_Set task_
Could you copy, word for word, only the lines from the one containing "Can you say" through the last line of the records below, both included?

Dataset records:
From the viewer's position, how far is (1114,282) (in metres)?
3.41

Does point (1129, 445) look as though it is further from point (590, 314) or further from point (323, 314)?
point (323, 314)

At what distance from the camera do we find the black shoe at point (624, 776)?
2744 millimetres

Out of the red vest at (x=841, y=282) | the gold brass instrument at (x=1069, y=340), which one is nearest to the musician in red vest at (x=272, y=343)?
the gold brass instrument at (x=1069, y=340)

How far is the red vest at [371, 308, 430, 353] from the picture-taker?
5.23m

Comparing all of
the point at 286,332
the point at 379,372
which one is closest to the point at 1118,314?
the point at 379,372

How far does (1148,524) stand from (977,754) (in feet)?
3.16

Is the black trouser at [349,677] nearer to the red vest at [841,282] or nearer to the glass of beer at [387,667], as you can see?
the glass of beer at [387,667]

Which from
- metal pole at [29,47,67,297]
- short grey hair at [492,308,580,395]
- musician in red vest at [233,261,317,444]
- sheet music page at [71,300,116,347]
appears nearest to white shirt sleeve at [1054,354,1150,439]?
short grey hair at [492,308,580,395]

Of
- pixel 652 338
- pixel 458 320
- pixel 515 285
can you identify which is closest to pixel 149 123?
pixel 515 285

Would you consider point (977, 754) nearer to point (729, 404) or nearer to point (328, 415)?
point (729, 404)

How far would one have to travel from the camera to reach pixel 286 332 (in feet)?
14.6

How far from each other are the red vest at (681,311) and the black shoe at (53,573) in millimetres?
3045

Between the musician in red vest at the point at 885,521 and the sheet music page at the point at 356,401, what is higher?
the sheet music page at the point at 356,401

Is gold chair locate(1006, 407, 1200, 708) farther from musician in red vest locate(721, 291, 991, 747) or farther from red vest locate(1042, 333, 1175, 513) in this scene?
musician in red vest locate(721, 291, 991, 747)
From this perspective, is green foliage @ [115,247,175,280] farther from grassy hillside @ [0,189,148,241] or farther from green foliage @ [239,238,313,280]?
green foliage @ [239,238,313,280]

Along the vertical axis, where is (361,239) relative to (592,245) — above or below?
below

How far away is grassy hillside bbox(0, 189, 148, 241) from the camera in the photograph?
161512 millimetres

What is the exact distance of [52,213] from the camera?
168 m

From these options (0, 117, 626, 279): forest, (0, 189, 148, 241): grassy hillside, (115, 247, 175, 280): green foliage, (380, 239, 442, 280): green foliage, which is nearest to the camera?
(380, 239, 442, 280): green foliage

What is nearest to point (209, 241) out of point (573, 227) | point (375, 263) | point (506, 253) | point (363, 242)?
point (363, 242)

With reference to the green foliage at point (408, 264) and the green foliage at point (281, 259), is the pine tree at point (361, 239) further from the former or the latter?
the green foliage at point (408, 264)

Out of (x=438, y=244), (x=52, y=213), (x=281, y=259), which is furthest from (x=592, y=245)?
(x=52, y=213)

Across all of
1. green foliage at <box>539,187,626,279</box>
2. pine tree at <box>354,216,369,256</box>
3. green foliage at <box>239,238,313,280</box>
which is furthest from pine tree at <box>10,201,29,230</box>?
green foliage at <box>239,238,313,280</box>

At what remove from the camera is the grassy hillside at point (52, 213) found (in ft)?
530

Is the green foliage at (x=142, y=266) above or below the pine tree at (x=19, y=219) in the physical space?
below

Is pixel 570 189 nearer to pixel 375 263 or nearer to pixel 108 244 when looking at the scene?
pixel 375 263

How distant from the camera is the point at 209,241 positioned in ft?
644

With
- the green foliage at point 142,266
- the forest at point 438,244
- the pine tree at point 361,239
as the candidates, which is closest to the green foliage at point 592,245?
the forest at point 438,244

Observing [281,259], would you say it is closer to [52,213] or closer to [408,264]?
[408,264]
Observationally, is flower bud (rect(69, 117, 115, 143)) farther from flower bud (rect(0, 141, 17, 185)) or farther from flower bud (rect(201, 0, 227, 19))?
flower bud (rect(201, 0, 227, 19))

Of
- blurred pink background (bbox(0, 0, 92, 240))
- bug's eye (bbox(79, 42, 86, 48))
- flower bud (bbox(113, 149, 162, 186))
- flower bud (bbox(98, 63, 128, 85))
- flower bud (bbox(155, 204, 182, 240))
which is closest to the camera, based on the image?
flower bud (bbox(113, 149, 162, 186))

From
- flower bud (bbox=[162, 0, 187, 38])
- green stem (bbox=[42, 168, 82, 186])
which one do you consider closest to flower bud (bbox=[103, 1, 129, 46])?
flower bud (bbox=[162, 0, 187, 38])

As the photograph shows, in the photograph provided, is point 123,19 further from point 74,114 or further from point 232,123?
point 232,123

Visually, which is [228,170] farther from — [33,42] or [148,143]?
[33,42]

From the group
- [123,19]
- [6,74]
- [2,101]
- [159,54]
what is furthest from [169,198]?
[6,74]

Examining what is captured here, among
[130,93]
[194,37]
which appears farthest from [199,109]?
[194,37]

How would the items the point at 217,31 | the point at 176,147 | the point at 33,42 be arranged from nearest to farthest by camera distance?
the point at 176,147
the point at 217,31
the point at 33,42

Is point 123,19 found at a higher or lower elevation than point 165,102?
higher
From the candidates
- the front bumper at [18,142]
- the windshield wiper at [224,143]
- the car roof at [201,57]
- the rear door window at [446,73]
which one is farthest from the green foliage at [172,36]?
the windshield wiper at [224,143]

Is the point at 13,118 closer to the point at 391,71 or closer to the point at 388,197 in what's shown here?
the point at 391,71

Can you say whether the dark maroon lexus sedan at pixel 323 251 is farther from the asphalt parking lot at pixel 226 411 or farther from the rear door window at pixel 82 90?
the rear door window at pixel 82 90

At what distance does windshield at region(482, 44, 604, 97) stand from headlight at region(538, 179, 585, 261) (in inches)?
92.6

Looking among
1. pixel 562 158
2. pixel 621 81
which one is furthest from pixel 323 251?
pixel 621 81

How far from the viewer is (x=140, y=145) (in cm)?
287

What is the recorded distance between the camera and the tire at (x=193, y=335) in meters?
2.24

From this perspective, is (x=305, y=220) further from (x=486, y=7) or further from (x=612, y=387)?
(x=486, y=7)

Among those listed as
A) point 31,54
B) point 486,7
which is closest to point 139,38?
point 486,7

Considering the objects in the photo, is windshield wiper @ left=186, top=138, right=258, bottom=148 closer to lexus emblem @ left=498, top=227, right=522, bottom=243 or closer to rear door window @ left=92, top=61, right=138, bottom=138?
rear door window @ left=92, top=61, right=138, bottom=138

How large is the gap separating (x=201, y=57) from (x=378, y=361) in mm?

_Written answer_
Can you say whether the dark maroon lexus sedan at pixel 323 251 is farther from the asphalt parking lot at pixel 226 411 or farther from the rear door window at pixel 82 90?
the rear door window at pixel 82 90

At what distance does windshield at region(482, 44, 604, 97) stand from headlight at region(538, 179, 585, 261) (in inches)?
92.6

Looking among
1. pixel 562 158
2. pixel 621 81
which one is furthest from pixel 323 251?
pixel 621 81

How far from the viewer is (x=140, y=145) (in cm)?
287

What is the recorded distance between the camera and the tire at (x=193, y=335) in meters?
2.24

From this perspective, is (x=305, y=220) further from (x=486, y=7) or further from (x=612, y=387)?
(x=486, y=7)

Among those listed as
A) point 31,54
B) point 486,7
which is closest to point 139,38?
point 486,7

Considering the objects in the photo, is windshield wiper @ left=186, top=138, right=258, bottom=148 closer to lexus emblem @ left=498, top=227, right=522, bottom=243 or closer to rear door window @ left=92, top=61, right=138, bottom=138?
rear door window @ left=92, top=61, right=138, bottom=138

How large is the gap separating (x=201, y=57) from (x=378, y=361) in mm?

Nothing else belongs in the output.